Importa aqui esclarecer quem são as pessoas que têm acesso aos convites. Na grande maioria dos casos, não se trata de pessoas desfavorecidas ou de novos públicos; a oferta de convites não faz parte de uma política de marketing que lhes é dirigida. Quem tem acesso às entradas gratuitas são maioritariamente os convidados das estreias, as tutelas, os profissionais do espectáculo e uma vasta gama de colaboradores, amigos e conhecidos dos mesmos. Considerando os convites para a estreia um meio de promoção do espectáculo - através daquele que é o melhor e mais fidedigno meio de promoção, o passar a palavra -, importa reflectir sobre os convites disponibilizados para as restantes sessões de um espectáculo de carreira longa e também, e sobretudo, para espectáculos de carreira curta ou de apenas um dia. Não sendo, nestes casos, o objectivo a promoção, qual a razão de dar convites? É uma questão de hábito, o hábito das borlas. Porque pagar se, através de amigos e conhecidos, podemos arranjar bilhetes de borla? É ainda a preocupação de ter salas cheias ou compostas, um certo medo ou desconforto em admitir que um espectáculo não vende. É ainda, em alguns casos, mas que não são a maioria, a preocupação em facilitar o acesso a pessoas que não tenham meios financeiros que lhes permitam comprar bilhete.

O que acontece é que, para cada convite disponibilizado, a instituição que o concede é obrigada a pagar o IVA correspondente. São milhares de euros pagos em IVA para certas pessoas assistirem a espectáculos já subsidiados, muitos deles, pelo Estado. Ou seja, produz-se e ainda por cima paga-se para as pessoas assistirem. Pessoas essas que, na sua grande maioria, podem comprar bilhete. Faz sentido? Qual o propósito da continuação desta prática? Que objectivo ou estratégia serve? O dinheiro do IVA dos convites não poderia ser investido doutra forma? Ninguém questiona a perda de receita?

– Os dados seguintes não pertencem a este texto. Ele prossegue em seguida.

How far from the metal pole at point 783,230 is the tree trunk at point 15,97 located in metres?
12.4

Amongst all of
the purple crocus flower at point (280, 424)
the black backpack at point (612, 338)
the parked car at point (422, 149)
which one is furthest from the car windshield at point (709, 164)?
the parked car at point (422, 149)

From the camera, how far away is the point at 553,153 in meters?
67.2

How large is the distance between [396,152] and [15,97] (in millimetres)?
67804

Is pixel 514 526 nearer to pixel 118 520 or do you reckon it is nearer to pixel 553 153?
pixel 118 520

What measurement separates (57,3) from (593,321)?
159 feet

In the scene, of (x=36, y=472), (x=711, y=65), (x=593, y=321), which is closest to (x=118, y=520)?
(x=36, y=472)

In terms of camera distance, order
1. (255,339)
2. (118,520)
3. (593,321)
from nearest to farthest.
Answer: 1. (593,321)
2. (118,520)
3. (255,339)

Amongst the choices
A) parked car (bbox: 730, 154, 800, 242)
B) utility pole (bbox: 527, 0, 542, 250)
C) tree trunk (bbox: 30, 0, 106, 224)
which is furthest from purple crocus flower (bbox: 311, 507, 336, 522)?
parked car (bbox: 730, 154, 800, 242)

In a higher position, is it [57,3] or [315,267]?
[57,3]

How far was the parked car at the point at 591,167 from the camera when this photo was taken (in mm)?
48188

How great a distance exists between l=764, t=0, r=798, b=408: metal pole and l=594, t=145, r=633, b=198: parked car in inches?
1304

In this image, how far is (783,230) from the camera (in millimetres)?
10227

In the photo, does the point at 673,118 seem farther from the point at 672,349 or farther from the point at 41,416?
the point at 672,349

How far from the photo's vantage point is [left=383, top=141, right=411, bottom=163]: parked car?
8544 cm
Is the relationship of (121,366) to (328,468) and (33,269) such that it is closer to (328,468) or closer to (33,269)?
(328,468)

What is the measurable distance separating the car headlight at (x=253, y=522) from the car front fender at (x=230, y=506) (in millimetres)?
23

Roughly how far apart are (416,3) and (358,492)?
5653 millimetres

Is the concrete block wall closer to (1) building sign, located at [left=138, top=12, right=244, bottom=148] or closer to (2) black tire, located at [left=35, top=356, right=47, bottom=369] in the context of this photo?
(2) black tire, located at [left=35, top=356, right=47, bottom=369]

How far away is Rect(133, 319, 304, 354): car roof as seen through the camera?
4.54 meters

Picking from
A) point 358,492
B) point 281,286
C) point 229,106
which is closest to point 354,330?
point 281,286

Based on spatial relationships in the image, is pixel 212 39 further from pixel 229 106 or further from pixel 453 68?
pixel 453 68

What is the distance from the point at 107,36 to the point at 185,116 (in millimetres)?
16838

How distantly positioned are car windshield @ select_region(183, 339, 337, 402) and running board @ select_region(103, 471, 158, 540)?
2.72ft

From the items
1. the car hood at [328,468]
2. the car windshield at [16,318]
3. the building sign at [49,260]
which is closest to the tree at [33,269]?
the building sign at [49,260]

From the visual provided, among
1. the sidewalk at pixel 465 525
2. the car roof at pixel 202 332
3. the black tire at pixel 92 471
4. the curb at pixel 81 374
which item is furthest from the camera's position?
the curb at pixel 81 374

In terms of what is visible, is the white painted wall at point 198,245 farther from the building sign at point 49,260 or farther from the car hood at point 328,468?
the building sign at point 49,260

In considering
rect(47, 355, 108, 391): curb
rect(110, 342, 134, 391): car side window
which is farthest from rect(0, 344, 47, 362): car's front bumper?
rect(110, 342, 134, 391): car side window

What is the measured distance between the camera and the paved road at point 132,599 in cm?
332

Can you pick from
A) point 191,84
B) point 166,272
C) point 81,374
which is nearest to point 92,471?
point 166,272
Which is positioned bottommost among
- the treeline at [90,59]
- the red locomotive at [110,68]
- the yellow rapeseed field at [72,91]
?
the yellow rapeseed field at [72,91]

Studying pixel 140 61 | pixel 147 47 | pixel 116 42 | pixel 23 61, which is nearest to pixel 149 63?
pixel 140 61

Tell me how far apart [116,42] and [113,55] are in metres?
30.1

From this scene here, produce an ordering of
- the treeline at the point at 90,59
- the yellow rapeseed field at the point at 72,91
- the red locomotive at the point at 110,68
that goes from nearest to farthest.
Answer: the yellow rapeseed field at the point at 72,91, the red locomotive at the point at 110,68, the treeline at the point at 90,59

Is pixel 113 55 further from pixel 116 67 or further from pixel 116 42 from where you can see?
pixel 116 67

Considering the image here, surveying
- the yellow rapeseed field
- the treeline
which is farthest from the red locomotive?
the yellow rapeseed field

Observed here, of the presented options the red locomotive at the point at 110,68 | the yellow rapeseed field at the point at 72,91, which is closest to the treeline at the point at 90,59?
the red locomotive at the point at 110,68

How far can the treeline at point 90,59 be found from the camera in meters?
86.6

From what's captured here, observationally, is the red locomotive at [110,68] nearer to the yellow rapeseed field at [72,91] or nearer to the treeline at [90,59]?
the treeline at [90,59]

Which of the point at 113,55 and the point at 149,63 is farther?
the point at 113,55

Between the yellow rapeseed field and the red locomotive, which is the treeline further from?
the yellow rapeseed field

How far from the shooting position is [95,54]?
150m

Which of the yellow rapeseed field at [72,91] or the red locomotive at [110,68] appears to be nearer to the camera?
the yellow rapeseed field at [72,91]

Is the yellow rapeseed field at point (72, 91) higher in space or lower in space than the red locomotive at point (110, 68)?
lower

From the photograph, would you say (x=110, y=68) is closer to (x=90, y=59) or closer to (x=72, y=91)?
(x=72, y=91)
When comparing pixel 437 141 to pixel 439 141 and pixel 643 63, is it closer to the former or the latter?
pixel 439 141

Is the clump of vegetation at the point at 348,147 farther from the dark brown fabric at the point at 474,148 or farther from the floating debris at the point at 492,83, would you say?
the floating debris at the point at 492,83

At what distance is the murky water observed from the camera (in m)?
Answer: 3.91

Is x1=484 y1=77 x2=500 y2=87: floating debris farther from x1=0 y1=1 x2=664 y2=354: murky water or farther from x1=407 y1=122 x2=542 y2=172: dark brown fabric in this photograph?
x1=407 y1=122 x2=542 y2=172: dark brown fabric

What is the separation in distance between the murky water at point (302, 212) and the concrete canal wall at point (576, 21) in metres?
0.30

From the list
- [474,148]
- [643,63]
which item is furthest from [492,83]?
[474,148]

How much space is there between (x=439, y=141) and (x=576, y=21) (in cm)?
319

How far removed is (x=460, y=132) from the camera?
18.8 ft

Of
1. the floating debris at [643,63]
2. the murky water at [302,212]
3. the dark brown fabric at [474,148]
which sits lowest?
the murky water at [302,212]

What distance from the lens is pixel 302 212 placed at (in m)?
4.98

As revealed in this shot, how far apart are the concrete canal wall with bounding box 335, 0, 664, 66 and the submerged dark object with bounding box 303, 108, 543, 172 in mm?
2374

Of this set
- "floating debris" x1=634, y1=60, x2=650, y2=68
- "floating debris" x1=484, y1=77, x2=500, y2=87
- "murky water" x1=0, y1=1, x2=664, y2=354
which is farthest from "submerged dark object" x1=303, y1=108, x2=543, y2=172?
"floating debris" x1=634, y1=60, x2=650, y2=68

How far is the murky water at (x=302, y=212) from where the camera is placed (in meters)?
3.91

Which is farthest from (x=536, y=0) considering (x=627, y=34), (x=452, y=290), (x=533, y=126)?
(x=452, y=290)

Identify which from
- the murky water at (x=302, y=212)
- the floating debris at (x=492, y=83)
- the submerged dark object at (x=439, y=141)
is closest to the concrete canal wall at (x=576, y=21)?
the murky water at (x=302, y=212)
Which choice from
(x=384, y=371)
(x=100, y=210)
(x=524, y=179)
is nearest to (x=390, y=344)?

Portanto, ao contrário do que se passa nos museus, as entradas gratuitas nos teatros e salas de espectáculos não estão normalmente relacionadas à preocupação de formar novos públicos. Mas as políticas de preços em geral, sim. Na área das artes performativas debate-se frequentemente sobre a necessidade de disponibilizar bilhetes baratos para o público vir. Na maioria das instituições existem os descontos habituais (jovens, seniores, estudantes, etc.) A Culturgest foi a primeira a introduzir o bilhete de €5 para menores de 30 anos e o seu exemplo foi seguido por várias outras entidades. Não tenho conhecimento da existência de estudos de público com o objectivo de entender melhor a eficácia desta medida. No entanto, estaria muito interessada em saber se os jovens criaram o hábito de ver espectáculos graças aos bilhetes a €5; se vêem mais espectáculos do que seria de esperar porque o bilhete é barato e se veriam menos se fosse mais caro (digamos €10); em que outras actividades e eventos esses mesmos jovens investem o seu tempo e dinheiro e quanto pagam por eles; e se a medida contribuiu para o alargamento dos públicos.

Com base naquela que tem sido a minha experiência nesta área, diria que, mais uma vez, o bilhete mais barato só por si não cria novos públicos. Facilita o acesso a quem frequenta com alguma regularidade, mas não é incentivo suficiente para trazer novas pessoas aos teatros e salas de espectáculos. Tal como acontece nos museus, a formação de novos públicos é o resultado de uma direcção artística que programa assumindo este mesmo objectivo, da acção do serviço educativo e de uma estratégia de marketing que produzirá o ‘embrulho’ certo para esta oferta. As pessoas estão dispostas a pagar para assistir a espectáculos que consideram que não podem perder. Mesmo nesta altura de crise, as salas esgotadas não têm sido um fenómeno raro.

Portanto, e para concluir, diria que, por um lado, é preciso conhecer bem o mercado em que estamos a actuar e saber estabelecer o preço certo para cada produto. E o preço certo é aquilo que o público está disposto a pagar. Por outro lado, é necessário questionarmos a eficácia da gratuitidade como meio para a formação de novos públicos. Estudos de público e observações empíricas apontam para um caminho muito diferente para se atingir este fim.

Agradeço especialmente a CF e RC os seus comentários prévios sobre este texto.